The government's retaliatory closure of Torkham and the ensuing violence against the trucks have discomfited Af-Pak watchers who worry about Pakistan's important source of leverage over the United States and NATO. Some analysts worry that Pakistan will deploy its ultimate -- and only -- weapon as an effort to seek concessions on the end state in Afghanistan or to extract even greater funds from the international community.
Indeed, NATO and the United States have tried to free themselves in some measure from their nearly exclusive dependence upon Pakistan by developing a northern supply route through the Central Asian states. Those have yet to come to fruition for a number of diplomatic, political, and frankly logistical concerns. And while Iran has a suitable port in Chahbahar that is connected by road to Afghanistan, few would seriously entertain that as an option due to enduring problems with Iran regarding nuclear proliferation and terrorism. The deep sea port at Chahbahar is connected via roads to the Afghan border and onward to Afghanistan's Ring Road. Both the port and the road network linking the port to Afghanistan was built with Indian assistance.

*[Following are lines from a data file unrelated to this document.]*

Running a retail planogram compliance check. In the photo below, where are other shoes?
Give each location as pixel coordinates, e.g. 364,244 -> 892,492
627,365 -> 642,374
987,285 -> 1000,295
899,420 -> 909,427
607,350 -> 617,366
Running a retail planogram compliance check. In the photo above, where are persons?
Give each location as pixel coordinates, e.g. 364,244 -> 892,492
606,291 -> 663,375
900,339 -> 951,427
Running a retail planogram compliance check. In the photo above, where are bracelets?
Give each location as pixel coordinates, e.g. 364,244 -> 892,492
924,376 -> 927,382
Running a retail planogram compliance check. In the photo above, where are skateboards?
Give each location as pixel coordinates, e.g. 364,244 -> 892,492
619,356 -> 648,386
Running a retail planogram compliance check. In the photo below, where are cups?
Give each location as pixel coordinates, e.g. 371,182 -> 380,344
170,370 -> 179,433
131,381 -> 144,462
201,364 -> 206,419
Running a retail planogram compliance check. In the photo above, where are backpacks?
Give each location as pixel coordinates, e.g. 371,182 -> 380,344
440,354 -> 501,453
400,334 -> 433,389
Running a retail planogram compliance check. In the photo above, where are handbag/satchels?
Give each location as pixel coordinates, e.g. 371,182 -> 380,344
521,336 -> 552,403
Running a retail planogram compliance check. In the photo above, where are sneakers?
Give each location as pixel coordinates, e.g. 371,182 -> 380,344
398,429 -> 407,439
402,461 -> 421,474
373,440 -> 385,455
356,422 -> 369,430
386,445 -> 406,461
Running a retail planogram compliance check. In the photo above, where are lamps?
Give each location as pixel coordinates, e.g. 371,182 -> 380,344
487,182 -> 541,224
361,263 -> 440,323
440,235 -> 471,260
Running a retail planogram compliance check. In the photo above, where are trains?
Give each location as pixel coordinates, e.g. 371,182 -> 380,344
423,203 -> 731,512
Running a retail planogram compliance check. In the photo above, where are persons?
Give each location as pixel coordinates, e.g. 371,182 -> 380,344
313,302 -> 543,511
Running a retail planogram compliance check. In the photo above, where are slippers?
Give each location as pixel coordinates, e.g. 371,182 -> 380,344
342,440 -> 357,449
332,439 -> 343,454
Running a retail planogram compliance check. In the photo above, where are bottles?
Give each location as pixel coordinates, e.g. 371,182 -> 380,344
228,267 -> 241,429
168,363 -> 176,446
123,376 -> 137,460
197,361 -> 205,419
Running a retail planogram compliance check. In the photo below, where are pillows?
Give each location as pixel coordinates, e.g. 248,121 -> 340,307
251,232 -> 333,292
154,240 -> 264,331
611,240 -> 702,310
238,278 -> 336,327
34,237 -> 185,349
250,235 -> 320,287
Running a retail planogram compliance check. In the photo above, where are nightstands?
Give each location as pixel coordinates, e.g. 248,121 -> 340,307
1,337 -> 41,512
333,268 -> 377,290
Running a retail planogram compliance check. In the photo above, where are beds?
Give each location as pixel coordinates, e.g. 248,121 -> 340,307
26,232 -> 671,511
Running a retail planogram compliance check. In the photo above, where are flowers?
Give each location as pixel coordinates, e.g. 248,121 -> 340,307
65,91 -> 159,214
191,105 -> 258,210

As I have noted previously, this position is puzzling. Pakistan has a longer history in terms of proliferation and state support for terrorism than does Iran, yet Washington has funneled nearly $19 billion into Pakistan since September 11, 2001 in recognition of Pakistan's primacy to U.S. security interests. Even if the United States were to act in its own strategic self interests and pursue a tactical arrangement with Iran over the port, no doubt Iranian President Mahmoud Ahmadinejad would not miss the opportunity to miss an opportunity to productively engage the international community.
While the anxiety surrounding the road closures that attract attacks is understandable, the real puzzle is not how to prevent these outcomes generally or even why this one happened in particular. The real question is why doesn't this happen more often and with greater consequence? Even garden variety pilferage of the supply line is minimal according to U.S. officials and this current episode has been a nuisance but not a strategic threat. The 120 or more trucks that have been destroyed comprise less than one percent of the total traffic in any given month, according to U.S. Department of Defense officials.
So, why haven't attacks on the supply line to Afghanistan been more common? It's reasonable to argue that a dedicated and sensible insurgent would target these trucks along the way from Karachi to Torkham or to Chaman in Pakistan and from Torkham or Chaman to their final destinations within Afghanistan. This would be simple to do as the Pakistani security forces do not protect those privately-owned trucks and much of the route in Afghanistan winds through narrow mountain passes.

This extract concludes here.